The photo below shows the connections. If you think about it, the only aspect that is different from using track-based DCC and dead-rail is that the Track Right/Left output from the DCS52 throttle is connected to the ProMiniAir wireless transmitter (via the DCC converter that provides the ProMiniAir with 5V power and logic-level DCC) rather than to actual tracks – that’s all!

The connections for simultaneous dead-rail control by a smartphone app and a standard DCC throttle

I will now walk you through the steps I used to create the demonstration below.

Connect the ends of the LocoNet cable to the LNWI and the LocoNet port on the back of the DCS52. Plug the power into the LNWI, and connect the smartphone to the network provided by the LNWI. Then select the WiThrottle app, which has excellent instructions for choosing a locomotive’s address and configuration. In our case, we use the app to select DCC address #5000, a Z-5 with a ProMiniAir receiver connected to a Zimo MX696KS DCC decoder.

You connect to the LNWI’s WiFi server on your smartphone with SSID Dtx1-LnServer_XXXX-7, where XXXX is a unique number for each LNWI unit. Upon opening your WitThrottle app, it usually automatically connects to the LNWI; if manual configuration is necessary, you connect to address 192.168.7.1, Port 12090.

Then we use the DCS52 throttle to select our Cab Forward with a ProMiniAir receiver connected to a LokSound 4 L decoder at DCC address #4292. Once you turn on track power (which sends DCC to the ProMiniAir transmitter instead of the tracks), the DCS52 throttle will start interlacing DCC commands for locomotives #5000 and #4292, sent out wirelessly by the ProMiniAir transmitter.
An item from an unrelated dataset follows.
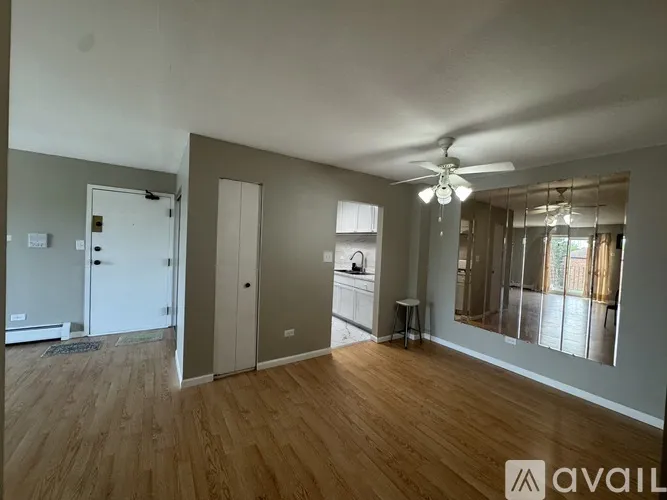 252 Shorewood Dr 60139-unit#2D-Glendale Heights-IL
See the photos below that demonstrate this interlacing.

The PMA’s LCD shows the wireless transmission of a DCC packet to locomotive #4292 originally from the DCS52 throttle
The PMA’s LCD shows the reception of a DCC packet from the smartphone app for subsequent wireless transmission to locomotive #5000

Demonstration

Once you power on the locomotives, they listen and respond to DCC commands that match their DCC address, as shown in the video below.

Demonstration of the Z-5 (#5000, left) controlled by the WiThrottle app and the Cab Forward (#4292, right) directed by the DCS52

Conclusion

I hope you will agree that allowing one (or more!) smartphones/tablets and “standard” DCC throttles or control units to control multiple locomotives by wireless is not complex at all, and that’s part of the power and appeal of dead-rail.

Author: Darrell Lamm

I earned my Doctorate in Physics from the Georgia Institute of Technology in 1982, and before retiring in 2019 I worked for 37 years at the Georgia Tech Research Institute. My last position was Chief Scientist of the Electro-Optical Systems Laboratory. Like many people, my love for model railroading began at an early age, and I rekindled that interest starting in 2017.